## Problem to work on
Copy out the rows from the first one through the row containing "C6.9 flare: (389, 196)", inclusive, switching "channels" to "bands" and leaving everything else unchanged.

(Extracted records)

## START

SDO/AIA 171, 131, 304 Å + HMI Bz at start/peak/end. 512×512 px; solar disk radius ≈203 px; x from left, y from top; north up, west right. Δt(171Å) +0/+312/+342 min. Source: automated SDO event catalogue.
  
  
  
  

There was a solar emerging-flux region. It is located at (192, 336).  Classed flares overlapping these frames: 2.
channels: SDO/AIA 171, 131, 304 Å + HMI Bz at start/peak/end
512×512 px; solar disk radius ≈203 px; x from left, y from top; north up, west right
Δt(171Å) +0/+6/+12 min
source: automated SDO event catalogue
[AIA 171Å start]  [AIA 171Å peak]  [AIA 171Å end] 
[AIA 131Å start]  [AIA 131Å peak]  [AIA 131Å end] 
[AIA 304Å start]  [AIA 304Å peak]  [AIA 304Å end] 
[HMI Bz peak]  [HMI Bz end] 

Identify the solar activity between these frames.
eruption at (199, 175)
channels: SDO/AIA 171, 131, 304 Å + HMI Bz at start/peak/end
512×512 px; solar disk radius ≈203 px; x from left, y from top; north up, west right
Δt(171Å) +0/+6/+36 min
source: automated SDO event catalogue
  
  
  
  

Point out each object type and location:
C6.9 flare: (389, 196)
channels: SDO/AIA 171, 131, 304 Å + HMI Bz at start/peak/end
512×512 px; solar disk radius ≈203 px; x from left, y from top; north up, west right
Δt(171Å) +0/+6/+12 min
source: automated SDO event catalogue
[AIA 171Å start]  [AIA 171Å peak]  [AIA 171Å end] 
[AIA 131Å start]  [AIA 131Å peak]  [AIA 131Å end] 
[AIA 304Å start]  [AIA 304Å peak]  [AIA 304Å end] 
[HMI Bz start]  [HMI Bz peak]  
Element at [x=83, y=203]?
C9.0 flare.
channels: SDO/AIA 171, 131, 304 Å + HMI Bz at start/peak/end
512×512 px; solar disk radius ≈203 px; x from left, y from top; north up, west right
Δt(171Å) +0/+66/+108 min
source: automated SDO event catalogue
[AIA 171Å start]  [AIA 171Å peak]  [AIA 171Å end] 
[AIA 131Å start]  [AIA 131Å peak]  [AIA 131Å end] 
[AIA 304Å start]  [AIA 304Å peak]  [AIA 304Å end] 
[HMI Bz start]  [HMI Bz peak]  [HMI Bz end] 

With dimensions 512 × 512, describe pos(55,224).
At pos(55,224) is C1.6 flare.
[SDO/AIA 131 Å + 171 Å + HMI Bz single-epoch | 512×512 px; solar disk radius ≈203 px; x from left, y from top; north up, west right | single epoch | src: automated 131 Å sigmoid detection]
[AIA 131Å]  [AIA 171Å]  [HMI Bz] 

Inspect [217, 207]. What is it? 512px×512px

## END

## Worked solution
SDO/AIA 171, 131, 304 Å + HMI Bz at start/peak/end. 512×512 px; solar disk radius ≈203 px; x from left, y from top; north up, west right. Δt(171Å) +0/+312/+342 min. Source: automated SDO event catalogue.
  
  
  
  

There was a solar emerging-flux region. It is located at (192, 336).  Classed flares overlapping these frames: 2.
bands: SDO/AIA 171, 131, 304 Å + HMI Bz at start/peak/end
512×512 px; solar disk radius ≈203 px; x from left, y from top; north up, west right
Δt(171Å) +0/+6/+12 min
source: automated SDO event catalogue
[AIA 171Å start]  [AIA 171Å peak]  [AIA 171Å end] 
[AIA 131Å start]  [AIA 131Å peak]  [AIA 131Å end] 
[AIA 304Å start]  [AIA 304Å peak]  [AIA 304Å end] 
[HMI Bz peak]  [HMI Bz end] 

Identify the solar activity between these frames.
eruption at (199, 175)
bands: SDO/AIA 171, 131, 304 Å + HMI Bz at start/peak/end
512×512 px; solar disk radius ≈203 px; x from left, y from top; north up, west right
Δt(171Å) +0/+6/+36 min
source: automated SDO event catalogue
  
  
  
  

Point out each object type and location:
C6.9 flare: (389, 196)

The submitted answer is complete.